Downloading wiki.mozilla.org Web Pages for Offline Browsing
In our 2005-2006 FIPS validation, we prepared the documentation using wiki.mozilla.org. Our documentation consists of a collection of web pages that don't form a directory hierarchy, so we can't describe their locations with a simple sentence like "the documentation is under this directory." Furthermore, unlike www.mozilla.org where we can check out master copies of the web pages from CVS, the only way to get copies of the web pages on wiki.mozilla.org is to download them. This presents a challenge because we have to submit a copy of our documentation on a CD-ROM to the testing lab.Fortunately, I found that there are many tools called offline browsers that can download web pages for local browsing, and they are inexpensive (< $50) or free. I tested an open source one called HTTrack. After I spent a few hours experimenting with its options, I got it to work. Here are the instructions.
Instructions
- Download HTTrack from http://www.httrack.com/.
- Install HTTrack
- Start up HTTrack.
- Click the Next button to start a new project.

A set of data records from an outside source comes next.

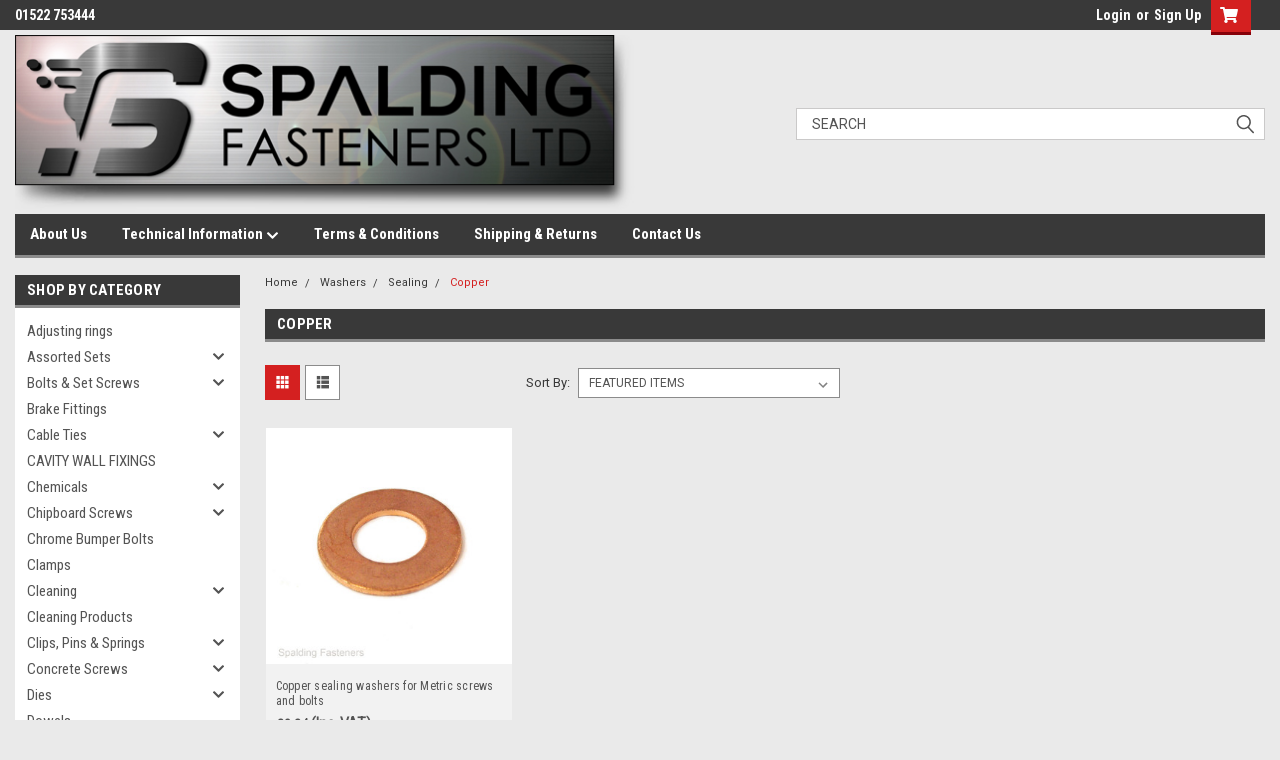

--- FILE ---
content_type: text/css; charset=UTF-8
request_url: https://cdn11.bigcommerce.com/s-8dtthl/stencil/2554d1c0-22c9-013b-c6ad-5aa8c8d3f4b6/e/6fe69bb0-07f7-013a-8620-4ac77193eb05/css/custom-458d7040-7bcd-013c-9aaa-46facdfaa5c2.css
body_size: -389
content:
.price-section.price-section--withTax.non-sale-price--withTax{display:none!important}.price-section.price-section--withoutTax.non-sale-price--withoutTax{display:none!important}.sale-flag-side{display:none}

--- FILE ---
content_type: text/plain
request_url: https://www.google-analytics.com/j/collect?v=1&_v=j102&a=687369365&t=pageview&_s=1&dl=https%3A%2F%2Fwww.spaldingfasteners.co.uk%2Fcopper-2%2F&ul=en-us%40posix&dt=Washers%20-%20Sealing%20-%20Copper%20-%20Spalding%20Fasteners&sr=1280x720&vp=1280x720&_u=IEBAAEABAAAAACAAI~&jid=2110483235&gjid=692829689&cid=794633257.1769107965&tid=UA-32232967-3&_gid=1292776034.1769107965&_r=1&_slc=1&z=476167403
body_size: -453
content:
2,cG-Q92CM1HMGZ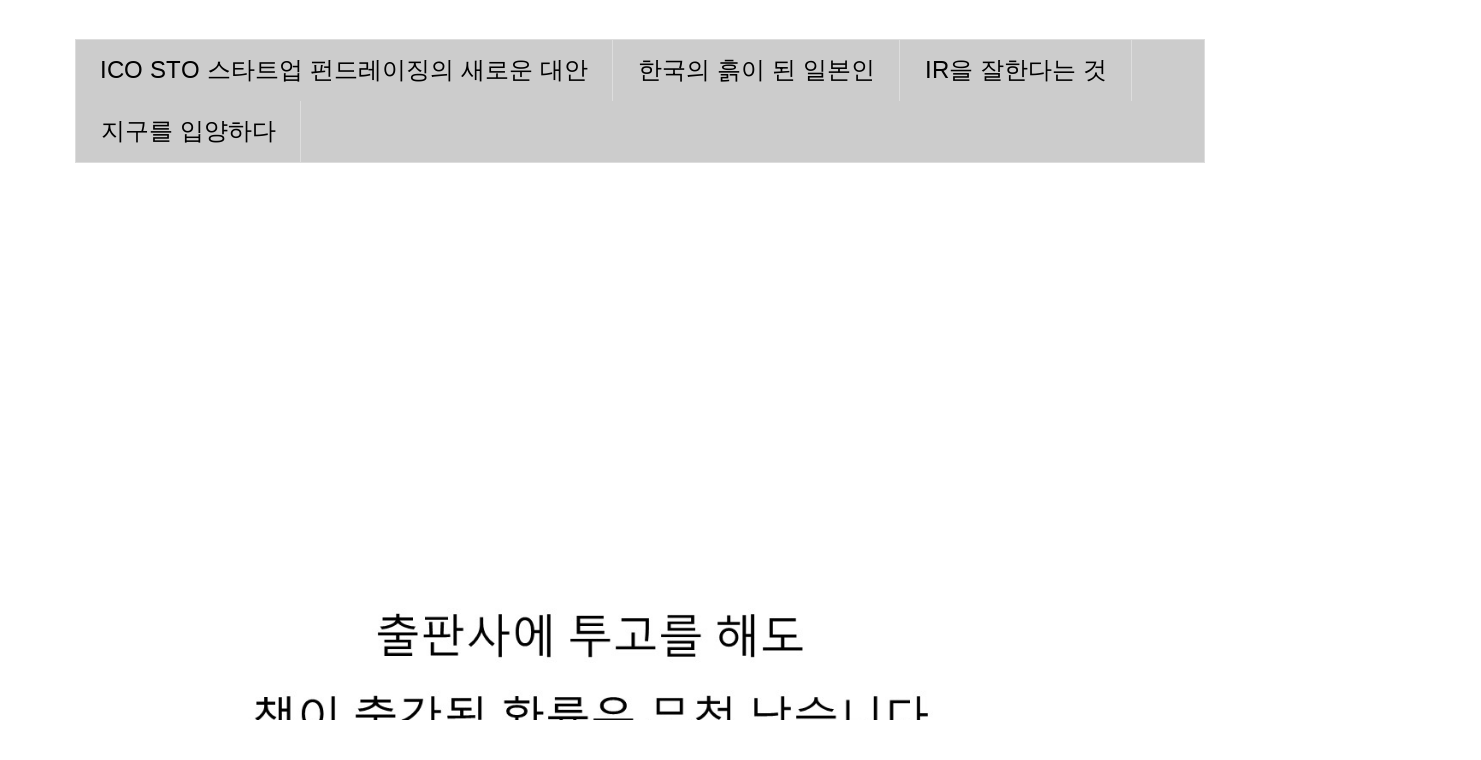

--- FILE ---
content_type: text/html; charset=UTF-8
request_url: http://www.booko.kr/b/stats?style=BLACK_TRANSPARENT&timeRange=ALL_TIME&token=APq4FmA8hITJ7FQ7abHTA4kXPGNpBOiWOOHfCM1Y4ewJgV1o92dHkrHjvXRQKpB_mD4ZqGmpD0gyctqtdt1xty1XZwqc86pONw
body_size: 262
content:
{"total":457498,"sparklineOptions":{"backgroundColor":{"fillOpacity":0.1,"fill":"#000000"},"series":[{"areaOpacity":0.3,"color":"#202020"}]},"sparklineData":[[0,45],[1,9],[2,7],[3,6],[4,40],[5,35],[6,13],[7,7],[8,4],[9,15],[10,42],[11,98],[12,14],[13,47],[14,10],[15,29],[16,59],[17,21],[18,31],[19,41],[20,49],[21,59],[22,29],[23,6],[24,23],[25,17],[26,6],[27,9],[28,35],[29,28]],"nextTickMs":514285}

--- FILE ---
content_type: text/html; charset=utf-8
request_url: https://www.google.com/recaptcha/api2/aframe
body_size: 118
content:
<!DOCTYPE HTML><html><head><meta http-equiv="content-type" content="text/html; charset=UTF-8"></head><body><script nonce="mODnzbSQpmQ69Qb9ODbguQ">/** Anti-fraud and anti-abuse applications only. See google.com/recaptcha */ try{var clients={'sodar':'https://pagead2.googlesyndication.com/pagead/sodar?'};window.addEventListener("message",function(a){try{if(a.source===window.parent){var b=JSON.parse(a.data);var c=clients[b['id']];if(c){var d=document.createElement('img');d.src=c+b['params']+'&rc='+(localStorage.getItem("rc::a")?sessionStorage.getItem("rc::b"):"");window.document.body.appendChild(d);sessionStorage.setItem("rc::e",parseInt(sessionStorage.getItem("rc::e")||0)+1);localStorage.setItem("rc::h",'1766748323324');}}}catch(b){}});window.parent.postMessage("_grecaptcha_ready", "*");}catch(b){}</script></body></html>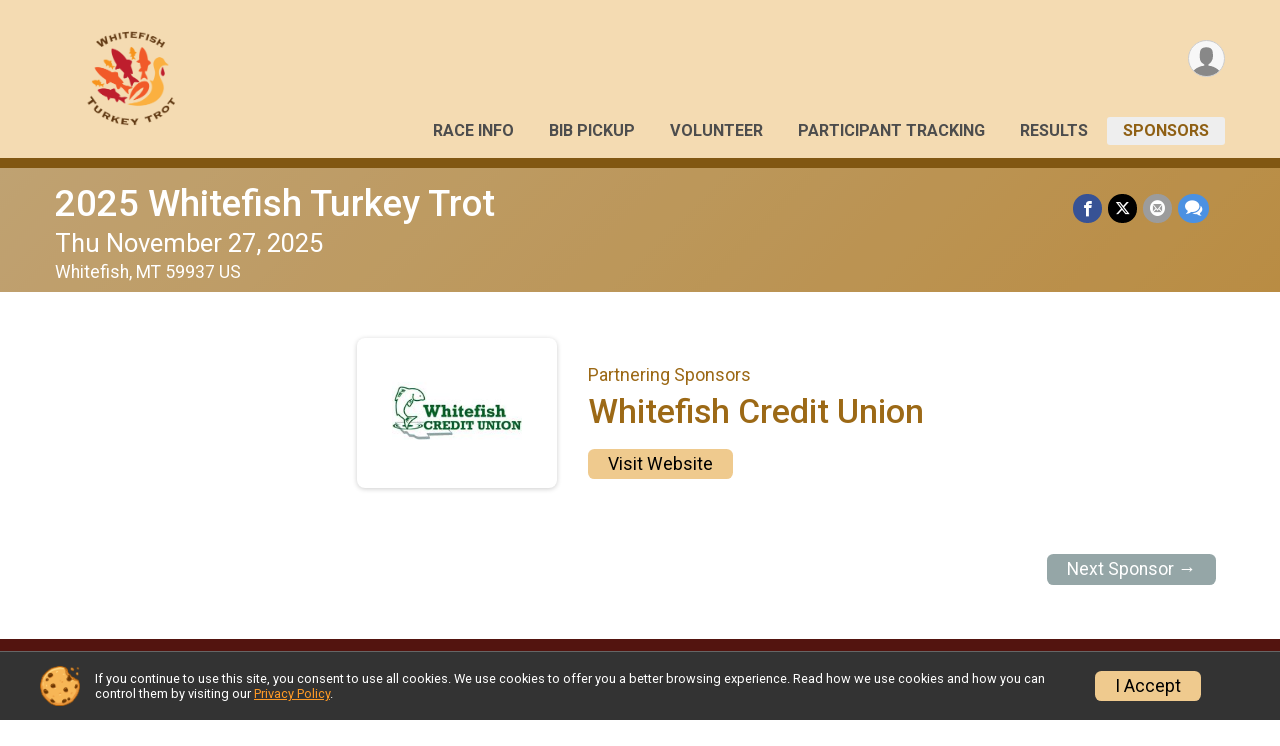

--- FILE ---
content_type: text/css; charset=utf8
request_url: https://d3dq00cdhq56qd.cloudfront.net/c304695.bLeUcB.bO7Cz0/race/12203/77b94f6dcd459cdea7fb85c70f36f37a/donations.scss.css
body_size: 1363
content:
:root{--rsuBaseFontColor: #333333;--rsuDarkGrayFontColor: hsl(0, 0%, 35%);--rsuInputsBkgColor: hsl(0, 0%, 100%);--rsuInputsBorderRadius: 5px;--rsuInputsBorderColor: hsl(0, 0%, 55%);--rsuInputsTextColor: #545454;--rsuInputsDisabledBorderColor: hsl(0, 0%, 75%);--rsuInputsDisabledTextColor: hsl(0, 0%, 75%);--rsuInputsErrorBorderColor: hsl(0, 100%, 50%);--rsuInputsConfirmBorderColor: hsl(120, 100%, 25%);--rsuGrayBorderColor: hsl(200, 16%, 85%);--rsuInputsFontSize: 16px;--rsuInputsFocusRingSpreadRadius: 3px;--rsuCalendarDayBkg: hsl(240, 2%, 92%);--rsuMutedBlueDark: #7abbc6;--rsuMutedBlueLight: #b0d4da;--space-fixed-0: 0rem;--space-fixed-1: 0.25rem;--space-fixed-2: 0.5rem;--space-fixed-3: 0.75rem;--space-fixed-4: 1rem;--space-fixed-5: 1.5rem;--space-fluid-0: 0rem;--space-fluid-1: clamp(0.25rem, 1vw, 0.5rem);--space-fluid-2: clamp(0.5rem, 2vw, 1rem);--space-fluid-3: clamp(0.75rem, 3vw, 1.5rem);--space-fluid-4: clamp(1rem, 4vw, 2rem);--space-fluid-5: clamp(1.5rem, 6vw, 3rem)}div.fundraiserList{overflow:auto;margin-right:-10px}div.fundraiserList span.fundraiser{display:block;color:#efca8e;float:left;width:175px;max-width:50%}div.fundraiserList a span.fundraiser,div.fundraiserList a span.fundraiserFrame{cursor:pointer}div.fundraiserList span.fundraiserFrame{display:block;color:#efca8e;border:2px solid #efca8e;background-color:#f8e9d0;border-radius:5px;height:140px;margin:0 10px 10px 0;box-shadow:1px 1px 1px 1px #f6e2c2;overflow:hidden}div.fundraiserList span.fundraiser span.padding{display:block;padding:10px}div.fundraiserList span.fundraiser span.content{display:block;position:relative;height:120px}div.fundraiserListFixedHeights span.fundraiserFrame,div.fundraiserListFixedHeights span.fundraiser span.content{height:auto}div.fundraiserList span.fundraiser span.title{display:block;text-align:center;color:#46110d;display:block;font-family:"Roboto","Helvetica Neue",Helvetica,sans-serif;font-size:19px;font-size:1.1875em;font-weight:normal;margin:0 0 5px 0;max-height:60px;overflow:hidden}div.fundraiserList.fundraiserListFixedHeights span.fundraiser span.title{height:3em}div.fundraiserList span.fundraiser span.totalDonations{font-weight:bold;font-size:20px;font-family:"Roboto","Helvetica Neue",Helvetica,sans-serif}div.fundraiserList span.fundraiser span.totalDonationsText{font-weight:bold;font-size:10px;font-family:"Roboto","Helvetica Neue",Helvetica,sans-serif}div.fundraiserList span.fundraiser span.progress{display:block;margin-top:10px;font-size:12px;text-align:center;overflow:auto;width:100%}div.fundraiserList span.fundraiser span.progress{position:absolute;bottom:0;left:0}div.fundraiserList.fundraiserListFixedHeights span.fundraiser span.bottom{display:block;position:relative;height:30px}div.fundraiserList span.fundraiser span.progressBar{display:block;border:2px solid #46110d;background-color:#c4775c;border-radius:10px;float:left;width:95%;height:20px;margin:5px auto;box-shadow:1px 1px 1px 1px #d1c4c3;position:relative;overflow:hidden}div.fundraiserList span.fundraiser span.progressBarFilled{display:block;background:#aa3d16;background:linear-gradient(top, #aa3d16 0%, #46110d 100%);border-top-right-radius:5px;border-bottom-right-radius:5px;height:100%;width:100%}div.fundraiserList span.fundraiser span.text{position:absolute;top:0;left:0;width:100%;line-height:20px;color:#fff}div.goalMeter{color:#555;font-size:16px;font-weight:normal;line-height:1.4em;position:relative;clear:both}div.goalMeter>div.colorSpec{display:none}div.goalMeter>div.text-frame{display:inline-block;position:absolute;top:0;left:0;width:100%;height:100%;z-index:5}div.goalMeter div.text-container{display:table;width:100%;height:100%;text-align:center}div.goalMeter div.text-container>div.text{display:table-cell;vertical-align:middle;text-transform:uppercase;font-weight:bold}div.goalMeter div.text-container span.total{font-size:1.4em;line-height:1.4em}div.goalMeter>canvas{z-index:1}div.verticalDonationScroller div.scrollingContent{position:relative;overflow:hidden;height:125px;padding:20px 0 30px 0}div.verticalDonationScroller div.scroller{position:absolute;top:0;left:0;width:100%}div.verticalDonationScroller div.scroller h4{color:#46110d;font-size:1.2em;margin-left:15px}div.verticalDonationScroller div.donation{color:#666;padding:10px 15px;overflow:auto}div.donationInfo{overflow:auto}div.donationInfo div.progress{float:right;margin:0 0 10px 10px}div.donationInfo div.info h2:first-child,div.donationInfo div.info h5:first-child{margin-top:0}div.donationInfo div.info h2,div.donationInfo div.info h5,div.donationInfo div.info h6{font-weight:300}div.donationInfo div.info h5{margin:0}div.donationInfo div.info h2,div.donationInfo div.info h2 a{color:#444;text-decoration:none}div.donationInfo div.info h2,div.donationInfo div.info h2 a h6{margin:10px 0 0 0}div.donationInfo div.info h5{text-transform:uppercase}div.donationInfo div.info h5,div.donationInfo div.info h6{color:gray;font-weight:400;font-size:14px}div.donationInfo div.info h6+h6{margin-top:0}.donationAmountContainer .donationLevelBtns{margin-top:10px}.radio-button-primary.active div b.text::after{content:"ed"}.cardList-component--list-view .cardList-component__inner .charitySelection.externalCharityLink{flex:1}.bring-back-my-team{margin-bottom:26px;border-left:none;border-top:2px solid #dedede;border-bottom:2px solid #dedede;padding:15px}.bring-back-my-team h4{font-weight:bold}.bring-back-my-team p{line-height:2rem}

- Name the project NSSCryptoModuleSpec and click Next
- Add the URL: http://wiki.mozilla.org/NSSCryptoModuleSpec.
- Under "Preferences and mirror options", Click on "Set options..."
- Select the Scan Rules tab.
- Copy and paste the following rules under the default rule:
+wiki.mozilla.org/* -http://wiki.mozilla.org/index.php?title=Special:Userlogin* -http://wiki.mozilla.org/Main_Page -http://wiki.mozilla.org/MozillaWiki:* -http://wiki.mozilla.org/Special:* -http://wiki.mozilla.org/Help:Contents -http://wiki.mozilla.org/index.php?title=*&action=history -http://wiki.mozilla.org/index.php?title=*&action=edit* -http://wiki.mozilla.org/index.php?title=*&action=watch -http://wiki.mozilla.org/NSS -www.mozilla.org/* +http://www.mozilla.org/css/* +http://www.mozilla.org/images/* +http://www.mozilla.org/projects/security/pki/nss/fips/nss-source/* +http://www.mozilla.org/projects/security/pki/nss/fips/audit-design.html +http://www.mozilla.org/projects/security/pki/nss/fips/secpolicy.pdf +http://www.mozilla.org/projects/security/pki/nss/overview.html +http://www.mozilla.org/projects/security/pki/nss/intro.html +http://www.mozilla.org/projects/security/pki/nss/nss-guidelines.html +http://www.mozilla.org/projects/security/pki/nss/devel/pk11wrap.pdf +http://www.mozilla.org/projects/security/pki/nss/pcertdb.html +http://www.mozilla.org/projects/security/pki/nss/*.gif -developer.mozilla.org/* +http://developer.mozilla.org/en/docs/skins/* +http://developer.mozilla.org/favicon.ico +http://developer.mozilla.org/css/* +http://developer.mozilla.org/en/docs/index.php?title=-&action=raw&smaxage=0&gen=js +http://developer.mozilla.org/en/docs/index.php?title=MediaWiki:Cavendish.css&action=raw&ctype=text/css&smaxage=18000 +http://developer.mozilla.org/en/docs/index.php?title=-&action=raw&gen=css&maxage=18000 +http://developer.mozilla.org/en/docs/FC_* +http://developer.mozilla.org/en/docs/NSS_reference* +http://developer.mozilla.org/en/docs/PKCS11_Module_Specs - Select the Flow Control tab.
- Set "TimeOut(s)" to the maximum 1200 s and "Retries" to the maximum 3, and click OK.
- Click Next, and then click Finish.
Notes on the Scan Rules
'-' means "excludes".'+' means "includes".
The rules seem to be interpreted sequentially, so their ordering matters.
The "excludes" rules are necessary to prevent the tool from wandering off and downloading irrelevant web pages from wiki.mozilla.org. I have to exclude all the links in the top and left panels of each web page. If those links ever change, we will need to update the "excludes" rules.
For www.mozilla.org, I only want a few files:
- fips/nss-source
- a few "design specification" documents I referenced.